Defining Fault: Not terribly interesting.
Elizabeth’s elder sister is as beautiful inside as she is outside and is rewarded for her virtue when she marries the equally upstanding Mr. Bingley. Perhaps that should be enough, but I require more of my heroines. Saintly as Jane is, she doesn’t really do anything interesting, which is a fault in my book.
3. Catherine Morland, Northanger Abbey
Virtues: Imaginative, enthusiastic, readily admits when she is wrong.
Defining Fault: Lets her imagination get the best of her sometimes.
Catherine reminds me a little bit of Anne Shirley (but only a little). She has a vivid imagination and a great love of gothic literature.

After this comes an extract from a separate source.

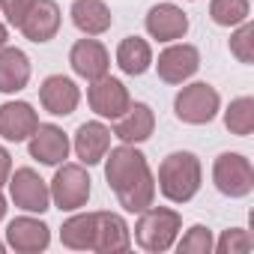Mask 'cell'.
Masks as SVG:
<instances>
[{"label": "cell", "mask_w": 254, "mask_h": 254, "mask_svg": "<svg viewBox=\"0 0 254 254\" xmlns=\"http://www.w3.org/2000/svg\"><path fill=\"white\" fill-rule=\"evenodd\" d=\"M105 180L117 194L120 206L129 212H141L156 200V177L147 165V156L135 144H123L105 153Z\"/></svg>", "instance_id": "6da1fadb"}, {"label": "cell", "mask_w": 254, "mask_h": 254, "mask_svg": "<svg viewBox=\"0 0 254 254\" xmlns=\"http://www.w3.org/2000/svg\"><path fill=\"white\" fill-rule=\"evenodd\" d=\"M200 159L194 153H171L165 156V162L159 165V177H156V186L159 191L171 200V203H189L197 189H200Z\"/></svg>", "instance_id": "7a4b0ae2"}, {"label": "cell", "mask_w": 254, "mask_h": 254, "mask_svg": "<svg viewBox=\"0 0 254 254\" xmlns=\"http://www.w3.org/2000/svg\"><path fill=\"white\" fill-rule=\"evenodd\" d=\"M180 227H183V215L177 209H168V206H147L141 209V218L135 224V239L144 251H168L177 236H180Z\"/></svg>", "instance_id": "3957f363"}, {"label": "cell", "mask_w": 254, "mask_h": 254, "mask_svg": "<svg viewBox=\"0 0 254 254\" xmlns=\"http://www.w3.org/2000/svg\"><path fill=\"white\" fill-rule=\"evenodd\" d=\"M218 90L209 87L206 81H194L189 87H183L174 99V114L177 120L189 123V126H203V123H212V117L218 114Z\"/></svg>", "instance_id": "277c9868"}, {"label": "cell", "mask_w": 254, "mask_h": 254, "mask_svg": "<svg viewBox=\"0 0 254 254\" xmlns=\"http://www.w3.org/2000/svg\"><path fill=\"white\" fill-rule=\"evenodd\" d=\"M212 183L224 197H245L254 189V168L242 153H221L212 165Z\"/></svg>", "instance_id": "5b68a950"}, {"label": "cell", "mask_w": 254, "mask_h": 254, "mask_svg": "<svg viewBox=\"0 0 254 254\" xmlns=\"http://www.w3.org/2000/svg\"><path fill=\"white\" fill-rule=\"evenodd\" d=\"M90 174L81 168V165H63L57 168L54 180H51V200L57 209H66V212H75L81 206H87L90 200Z\"/></svg>", "instance_id": "8992f818"}, {"label": "cell", "mask_w": 254, "mask_h": 254, "mask_svg": "<svg viewBox=\"0 0 254 254\" xmlns=\"http://www.w3.org/2000/svg\"><path fill=\"white\" fill-rule=\"evenodd\" d=\"M9 197L24 212H45L51 209V189L33 168H18L9 174Z\"/></svg>", "instance_id": "52a82bcc"}, {"label": "cell", "mask_w": 254, "mask_h": 254, "mask_svg": "<svg viewBox=\"0 0 254 254\" xmlns=\"http://www.w3.org/2000/svg\"><path fill=\"white\" fill-rule=\"evenodd\" d=\"M87 102H90V108H93L99 117L117 120L126 108L132 105V96H129V90H126L123 81H117V78H111V75H102V78L90 81V87H87Z\"/></svg>", "instance_id": "ba28073f"}, {"label": "cell", "mask_w": 254, "mask_h": 254, "mask_svg": "<svg viewBox=\"0 0 254 254\" xmlns=\"http://www.w3.org/2000/svg\"><path fill=\"white\" fill-rule=\"evenodd\" d=\"M156 69L165 84H183L200 69V51L189 42H174L159 54Z\"/></svg>", "instance_id": "9c48e42d"}, {"label": "cell", "mask_w": 254, "mask_h": 254, "mask_svg": "<svg viewBox=\"0 0 254 254\" xmlns=\"http://www.w3.org/2000/svg\"><path fill=\"white\" fill-rule=\"evenodd\" d=\"M27 141H30V159L42 165H63L69 159V138L54 123H39Z\"/></svg>", "instance_id": "30bf717a"}, {"label": "cell", "mask_w": 254, "mask_h": 254, "mask_svg": "<svg viewBox=\"0 0 254 254\" xmlns=\"http://www.w3.org/2000/svg\"><path fill=\"white\" fill-rule=\"evenodd\" d=\"M39 102H42V108H45L48 114H54V117H69V114L78 108V102H81V90H78V84H75L72 78H66V75H48V78L42 81V87H39Z\"/></svg>", "instance_id": "8fae6325"}, {"label": "cell", "mask_w": 254, "mask_h": 254, "mask_svg": "<svg viewBox=\"0 0 254 254\" xmlns=\"http://www.w3.org/2000/svg\"><path fill=\"white\" fill-rule=\"evenodd\" d=\"M51 242V230L45 221L39 218H30V215H21V218H12L6 224V245L21 251V254H36V251H45Z\"/></svg>", "instance_id": "7c38bea8"}, {"label": "cell", "mask_w": 254, "mask_h": 254, "mask_svg": "<svg viewBox=\"0 0 254 254\" xmlns=\"http://www.w3.org/2000/svg\"><path fill=\"white\" fill-rule=\"evenodd\" d=\"M147 33L159 42H177L189 33V15L177 3H156L147 12Z\"/></svg>", "instance_id": "4fadbf2b"}, {"label": "cell", "mask_w": 254, "mask_h": 254, "mask_svg": "<svg viewBox=\"0 0 254 254\" xmlns=\"http://www.w3.org/2000/svg\"><path fill=\"white\" fill-rule=\"evenodd\" d=\"M69 63H72V72L87 78V81H96L102 75H108L111 69V54L108 48L99 42V39H78L69 51Z\"/></svg>", "instance_id": "5bb4252c"}, {"label": "cell", "mask_w": 254, "mask_h": 254, "mask_svg": "<svg viewBox=\"0 0 254 254\" xmlns=\"http://www.w3.org/2000/svg\"><path fill=\"white\" fill-rule=\"evenodd\" d=\"M156 129V114L150 105L144 102H135L129 105L114 123V135L123 141V144H144Z\"/></svg>", "instance_id": "9a60e30c"}, {"label": "cell", "mask_w": 254, "mask_h": 254, "mask_svg": "<svg viewBox=\"0 0 254 254\" xmlns=\"http://www.w3.org/2000/svg\"><path fill=\"white\" fill-rule=\"evenodd\" d=\"M129 245H132V233H129V224L123 221V215H117V212H96L93 251L120 254V251H129Z\"/></svg>", "instance_id": "2e32d148"}, {"label": "cell", "mask_w": 254, "mask_h": 254, "mask_svg": "<svg viewBox=\"0 0 254 254\" xmlns=\"http://www.w3.org/2000/svg\"><path fill=\"white\" fill-rule=\"evenodd\" d=\"M39 126V114L33 111L30 102H6L0 105V135L6 141H27Z\"/></svg>", "instance_id": "e0dca14e"}, {"label": "cell", "mask_w": 254, "mask_h": 254, "mask_svg": "<svg viewBox=\"0 0 254 254\" xmlns=\"http://www.w3.org/2000/svg\"><path fill=\"white\" fill-rule=\"evenodd\" d=\"M60 6L54 3V0H36L33 3V9L27 12V18L21 21V33L30 39V42H48V39H54L57 36V30H60Z\"/></svg>", "instance_id": "ac0fdd59"}, {"label": "cell", "mask_w": 254, "mask_h": 254, "mask_svg": "<svg viewBox=\"0 0 254 254\" xmlns=\"http://www.w3.org/2000/svg\"><path fill=\"white\" fill-rule=\"evenodd\" d=\"M111 150V129L105 123H81L78 132H75V153L78 159L90 168V165H99L105 159V153Z\"/></svg>", "instance_id": "d6986e66"}, {"label": "cell", "mask_w": 254, "mask_h": 254, "mask_svg": "<svg viewBox=\"0 0 254 254\" xmlns=\"http://www.w3.org/2000/svg\"><path fill=\"white\" fill-rule=\"evenodd\" d=\"M69 15H72V24L84 36H102L114 24V15H111L105 0H75Z\"/></svg>", "instance_id": "ffe728a7"}, {"label": "cell", "mask_w": 254, "mask_h": 254, "mask_svg": "<svg viewBox=\"0 0 254 254\" xmlns=\"http://www.w3.org/2000/svg\"><path fill=\"white\" fill-rule=\"evenodd\" d=\"M30 81V60L21 48H0V93H18Z\"/></svg>", "instance_id": "44dd1931"}, {"label": "cell", "mask_w": 254, "mask_h": 254, "mask_svg": "<svg viewBox=\"0 0 254 254\" xmlns=\"http://www.w3.org/2000/svg\"><path fill=\"white\" fill-rule=\"evenodd\" d=\"M117 66L126 75H144L153 66V48L141 36H126L117 48Z\"/></svg>", "instance_id": "7402d4cb"}, {"label": "cell", "mask_w": 254, "mask_h": 254, "mask_svg": "<svg viewBox=\"0 0 254 254\" xmlns=\"http://www.w3.org/2000/svg\"><path fill=\"white\" fill-rule=\"evenodd\" d=\"M93 233H96V212H78L63 221L60 242L75 251H93Z\"/></svg>", "instance_id": "603a6c76"}, {"label": "cell", "mask_w": 254, "mask_h": 254, "mask_svg": "<svg viewBox=\"0 0 254 254\" xmlns=\"http://www.w3.org/2000/svg\"><path fill=\"white\" fill-rule=\"evenodd\" d=\"M224 126L230 135H251L254 132V99L251 96H239L230 102V108L224 111Z\"/></svg>", "instance_id": "cb8c5ba5"}, {"label": "cell", "mask_w": 254, "mask_h": 254, "mask_svg": "<svg viewBox=\"0 0 254 254\" xmlns=\"http://www.w3.org/2000/svg\"><path fill=\"white\" fill-rule=\"evenodd\" d=\"M248 0H209V18L218 27H236L248 18Z\"/></svg>", "instance_id": "d4e9b609"}, {"label": "cell", "mask_w": 254, "mask_h": 254, "mask_svg": "<svg viewBox=\"0 0 254 254\" xmlns=\"http://www.w3.org/2000/svg\"><path fill=\"white\" fill-rule=\"evenodd\" d=\"M230 54L239 63H254V24L248 18L236 24V33L230 36Z\"/></svg>", "instance_id": "484cf974"}, {"label": "cell", "mask_w": 254, "mask_h": 254, "mask_svg": "<svg viewBox=\"0 0 254 254\" xmlns=\"http://www.w3.org/2000/svg\"><path fill=\"white\" fill-rule=\"evenodd\" d=\"M180 254H209L212 251V230L203 224H194L186 230V236L177 242Z\"/></svg>", "instance_id": "4316f807"}, {"label": "cell", "mask_w": 254, "mask_h": 254, "mask_svg": "<svg viewBox=\"0 0 254 254\" xmlns=\"http://www.w3.org/2000/svg\"><path fill=\"white\" fill-rule=\"evenodd\" d=\"M212 248H215L218 254H245V251L254 248V239L248 236V230H242V227H230V230L221 233L218 242H212Z\"/></svg>", "instance_id": "83f0119b"}, {"label": "cell", "mask_w": 254, "mask_h": 254, "mask_svg": "<svg viewBox=\"0 0 254 254\" xmlns=\"http://www.w3.org/2000/svg\"><path fill=\"white\" fill-rule=\"evenodd\" d=\"M33 3H36V0H0V9L6 12V21H9V24L21 27V21H24L27 12L33 9Z\"/></svg>", "instance_id": "f1b7e54d"}, {"label": "cell", "mask_w": 254, "mask_h": 254, "mask_svg": "<svg viewBox=\"0 0 254 254\" xmlns=\"http://www.w3.org/2000/svg\"><path fill=\"white\" fill-rule=\"evenodd\" d=\"M9 174H12V156H9L3 147H0V186L9 180Z\"/></svg>", "instance_id": "f546056e"}, {"label": "cell", "mask_w": 254, "mask_h": 254, "mask_svg": "<svg viewBox=\"0 0 254 254\" xmlns=\"http://www.w3.org/2000/svg\"><path fill=\"white\" fill-rule=\"evenodd\" d=\"M6 39H9V33H6V24H0V48L6 45Z\"/></svg>", "instance_id": "4dcf8cb0"}, {"label": "cell", "mask_w": 254, "mask_h": 254, "mask_svg": "<svg viewBox=\"0 0 254 254\" xmlns=\"http://www.w3.org/2000/svg\"><path fill=\"white\" fill-rule=\"evenodd\" d=\"M3 215H6V197L0 194V221H3Z\"/></svg>", "instance_id": "1f68e13d"}, {"label": "cell", "mask_w": 254, "mask_h": 254, "mask_svg": "<svg viewBox=\"0 0 254 254\" xmlns=\"http://www.w3.org/2000/svg\"><path fill=\"white\" fill-rule=\"evenodd\" d=\"M3 248H6V245H3V242H0V254H3Z\"/></svg>", "instance_id": "d6a6232c"}]
</instances>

She can let her imagination run wild sometimes, but she’s brave enough to own up to her mistakes and smart enough to learn from them.
2. Emma Woodhouse, Emma
Virtues: Charming, gregarious, and loyal.
Defining Fault: Meddlesome and sometimes insensitive.
Emma is an extrovert on steroids. She loooooves people and she loves to meddle in their affairs–with good intentions, mind you, but sometimes those good intentions have the opposite effect. Emma could do with some quiet and introspection. Still, she learns from her mistakes and genuinely seeks to atone for them.
1. Elizabeth Bennet, Pride and Prejudice
Virtues: Principled, witty, honest, loyal to her family (even when they’re difficult to defend).
Defining Fault: Makes hasty judgments.
Elizabeth is Austen’s crowning achievement. She has the virtue of Fanny Price (well, almost), the sense of Elinor Dashwood, and a personality vivacious enough to match Emma Woodhouse (who would no doubt approve of her marriage to Darcy). She has a tendency to judge people a little too quickly, but let’s be honest, who wouldn’t judge a conceited rich boy like Mr. Darcy on first meeting?
Which Jane Austen heroine is your favorite?